Writer to Writer: From Think to Ink. By Gail Carson Levine. Harper. $16.99.

     Here is a book that reads like a series of blog entries lifted from the Web and assembled in print form – because that is exactly what it is. Levine, best known as the author of Ella Enchanted and other fairy-tale rethinkings and spinoffs, uses her presence at www.gailcarsonlevine.blogspot.com to give writing tips and advice to aspiring authors. She has also written a book about her craft called Writing Magic, and Writer to Writer is a companion volume of sorts – although it stands perfectly well on its own.

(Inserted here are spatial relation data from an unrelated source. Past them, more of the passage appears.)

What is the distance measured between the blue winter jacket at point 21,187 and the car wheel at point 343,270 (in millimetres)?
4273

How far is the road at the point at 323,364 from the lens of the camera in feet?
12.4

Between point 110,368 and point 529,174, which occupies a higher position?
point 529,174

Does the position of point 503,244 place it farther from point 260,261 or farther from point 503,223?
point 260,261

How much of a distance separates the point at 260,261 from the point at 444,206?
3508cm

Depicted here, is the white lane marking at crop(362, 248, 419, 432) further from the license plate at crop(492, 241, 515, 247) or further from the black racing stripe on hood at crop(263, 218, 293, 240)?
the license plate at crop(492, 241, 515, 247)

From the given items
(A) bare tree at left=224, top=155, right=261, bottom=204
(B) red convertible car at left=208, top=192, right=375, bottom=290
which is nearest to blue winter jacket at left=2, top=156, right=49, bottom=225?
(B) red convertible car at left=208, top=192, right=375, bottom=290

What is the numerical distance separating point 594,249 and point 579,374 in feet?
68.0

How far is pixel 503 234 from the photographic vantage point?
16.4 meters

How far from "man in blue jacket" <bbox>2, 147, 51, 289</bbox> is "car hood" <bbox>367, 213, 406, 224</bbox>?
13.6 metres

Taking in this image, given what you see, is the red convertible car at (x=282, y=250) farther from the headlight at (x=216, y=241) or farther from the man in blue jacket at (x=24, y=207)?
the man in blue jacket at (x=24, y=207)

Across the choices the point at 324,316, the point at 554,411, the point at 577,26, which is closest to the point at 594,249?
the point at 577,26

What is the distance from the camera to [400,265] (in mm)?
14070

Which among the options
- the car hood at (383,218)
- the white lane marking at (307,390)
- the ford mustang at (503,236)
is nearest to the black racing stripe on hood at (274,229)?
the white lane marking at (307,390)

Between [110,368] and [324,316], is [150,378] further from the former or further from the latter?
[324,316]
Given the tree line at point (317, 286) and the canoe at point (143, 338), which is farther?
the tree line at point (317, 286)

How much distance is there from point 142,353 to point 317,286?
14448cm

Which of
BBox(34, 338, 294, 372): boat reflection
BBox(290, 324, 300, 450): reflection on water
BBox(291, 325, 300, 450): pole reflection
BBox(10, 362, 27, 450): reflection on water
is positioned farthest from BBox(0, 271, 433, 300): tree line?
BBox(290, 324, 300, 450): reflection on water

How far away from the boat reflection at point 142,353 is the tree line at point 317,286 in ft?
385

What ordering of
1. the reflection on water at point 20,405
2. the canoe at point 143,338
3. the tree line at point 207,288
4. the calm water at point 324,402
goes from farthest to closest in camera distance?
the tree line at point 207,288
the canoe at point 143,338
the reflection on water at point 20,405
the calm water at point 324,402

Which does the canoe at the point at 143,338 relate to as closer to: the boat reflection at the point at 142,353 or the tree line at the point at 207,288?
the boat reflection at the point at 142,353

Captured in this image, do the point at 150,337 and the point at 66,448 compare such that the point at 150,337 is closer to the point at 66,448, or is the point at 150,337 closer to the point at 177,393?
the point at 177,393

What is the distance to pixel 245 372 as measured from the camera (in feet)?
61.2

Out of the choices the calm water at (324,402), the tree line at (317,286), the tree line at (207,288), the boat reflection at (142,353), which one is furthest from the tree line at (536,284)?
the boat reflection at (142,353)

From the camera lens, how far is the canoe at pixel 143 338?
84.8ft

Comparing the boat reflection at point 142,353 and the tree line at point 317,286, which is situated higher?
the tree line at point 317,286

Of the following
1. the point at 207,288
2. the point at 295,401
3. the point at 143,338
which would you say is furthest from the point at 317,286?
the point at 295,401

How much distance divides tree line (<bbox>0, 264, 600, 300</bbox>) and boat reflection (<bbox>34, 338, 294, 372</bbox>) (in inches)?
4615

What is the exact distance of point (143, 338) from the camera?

     Levine’s strength is not really in the information she imparts, which is straightforward, unexceptional and readily available elsewhere: accept rejection and make use of its value, read constantly and learn from what other authors have done, use your real life to conceptualize and map fiction, and so on. What is helpful in Writer to Writer is the sense of chatting with a successful, established author, the sense of humor with which Levine presents her material, and the constant references to various books – her own and many others – with which Levine makes and enlarges on her points. She is particularly fond of James Barrie’s Peter Pan, a work that few young readers likely know (the novel dates to 1911, the preceding play to 1904). She uses Barrie’s novel both to show stylistic points and to explain ways in which writers can use particular techniques: “Contemporary stories don’t usually use foreshadowing as directly as this [passage in Peter Pan], unless the writer is being funny.” She uses her own books in similar ways: “Ella’s character doesn’t change very much in the course of Ella Enchanted. …[S]he has much the same personality at the end as she did when her mother got sick. On the other hand, Addie, the heroine of my book The Two Princesses of Bamarre, is fundamentally altered as a result of her exploits…” This latter example is part of a discussion of character change in general: “Sometimes the reader absolutely does not want a character to change. As a child, I gobbled up books in the Cherry Ames series. I did not want Cherry to switch even the color of her lipstick!” Again, as with Peter Pan, this series is not likely to be one that many contemporary readers know: the 27 student-nurse novels (by two different authors) were published from 1943 to 1968. Aspiring young writers will find that they need to look into books with which they are not familiar in order to understand everything Levine says and get the most benefit from it.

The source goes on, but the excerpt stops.